▸ REQUIREMENTS
List each line in the records below that contains the string "pants". Treat uppercase and lowercase letters as different.

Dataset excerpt
▬▬▬

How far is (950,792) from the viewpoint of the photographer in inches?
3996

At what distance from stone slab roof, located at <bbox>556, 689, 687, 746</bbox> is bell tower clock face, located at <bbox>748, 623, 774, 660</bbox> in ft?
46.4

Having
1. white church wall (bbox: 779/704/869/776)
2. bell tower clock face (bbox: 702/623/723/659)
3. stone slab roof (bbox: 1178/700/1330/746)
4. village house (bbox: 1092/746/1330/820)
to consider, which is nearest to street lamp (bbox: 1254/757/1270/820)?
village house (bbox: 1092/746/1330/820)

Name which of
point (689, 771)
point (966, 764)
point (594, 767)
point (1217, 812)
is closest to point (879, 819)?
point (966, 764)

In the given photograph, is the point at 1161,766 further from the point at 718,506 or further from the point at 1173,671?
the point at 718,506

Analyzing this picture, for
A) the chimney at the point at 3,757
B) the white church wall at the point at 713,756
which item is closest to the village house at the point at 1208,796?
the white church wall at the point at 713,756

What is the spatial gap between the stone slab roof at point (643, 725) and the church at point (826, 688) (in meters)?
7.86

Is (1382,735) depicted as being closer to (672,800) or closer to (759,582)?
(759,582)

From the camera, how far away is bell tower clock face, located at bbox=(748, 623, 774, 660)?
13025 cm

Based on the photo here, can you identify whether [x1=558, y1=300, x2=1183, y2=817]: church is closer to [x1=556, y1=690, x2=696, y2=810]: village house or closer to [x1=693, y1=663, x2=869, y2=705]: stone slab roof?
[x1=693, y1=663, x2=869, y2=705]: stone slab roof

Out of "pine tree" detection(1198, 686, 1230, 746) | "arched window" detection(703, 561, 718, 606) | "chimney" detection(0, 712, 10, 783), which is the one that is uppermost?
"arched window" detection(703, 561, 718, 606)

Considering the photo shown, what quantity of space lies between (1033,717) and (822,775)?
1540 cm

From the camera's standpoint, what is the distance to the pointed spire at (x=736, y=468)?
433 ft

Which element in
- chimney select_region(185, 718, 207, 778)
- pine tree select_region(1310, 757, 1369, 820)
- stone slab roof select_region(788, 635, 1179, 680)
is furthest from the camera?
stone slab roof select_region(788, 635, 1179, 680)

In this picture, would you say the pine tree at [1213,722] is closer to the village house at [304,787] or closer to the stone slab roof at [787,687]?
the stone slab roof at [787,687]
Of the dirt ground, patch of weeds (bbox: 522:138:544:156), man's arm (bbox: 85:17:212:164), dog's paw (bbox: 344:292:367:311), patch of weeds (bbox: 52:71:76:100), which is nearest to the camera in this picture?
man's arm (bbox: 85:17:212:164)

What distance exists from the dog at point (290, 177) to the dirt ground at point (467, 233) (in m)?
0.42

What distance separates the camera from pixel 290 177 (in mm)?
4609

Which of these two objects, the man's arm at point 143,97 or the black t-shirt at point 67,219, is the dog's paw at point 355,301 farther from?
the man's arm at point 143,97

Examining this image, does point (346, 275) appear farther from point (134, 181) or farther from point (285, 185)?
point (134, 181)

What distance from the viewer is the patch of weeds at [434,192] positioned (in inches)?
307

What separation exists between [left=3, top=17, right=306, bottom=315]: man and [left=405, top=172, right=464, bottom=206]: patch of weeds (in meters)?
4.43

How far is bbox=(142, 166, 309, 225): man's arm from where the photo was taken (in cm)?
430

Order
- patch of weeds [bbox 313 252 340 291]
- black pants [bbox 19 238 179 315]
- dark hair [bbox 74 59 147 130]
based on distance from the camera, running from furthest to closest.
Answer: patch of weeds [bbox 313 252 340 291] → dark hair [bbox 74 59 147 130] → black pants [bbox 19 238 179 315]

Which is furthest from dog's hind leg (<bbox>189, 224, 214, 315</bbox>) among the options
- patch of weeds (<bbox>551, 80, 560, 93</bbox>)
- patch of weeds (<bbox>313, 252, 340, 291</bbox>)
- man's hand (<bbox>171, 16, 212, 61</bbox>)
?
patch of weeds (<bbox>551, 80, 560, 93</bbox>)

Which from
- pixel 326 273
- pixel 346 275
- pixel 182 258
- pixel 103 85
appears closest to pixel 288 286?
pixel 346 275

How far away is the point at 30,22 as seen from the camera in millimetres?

▬▬▬

▸ FINISHED ANSWER
- black pants [bbox 19 238 179 315]
Answer: patch of weeds [bbox 313 252 340 291] → dark hair [bbox 74 59 147 130] → black pants [bbox 19 238 179 315]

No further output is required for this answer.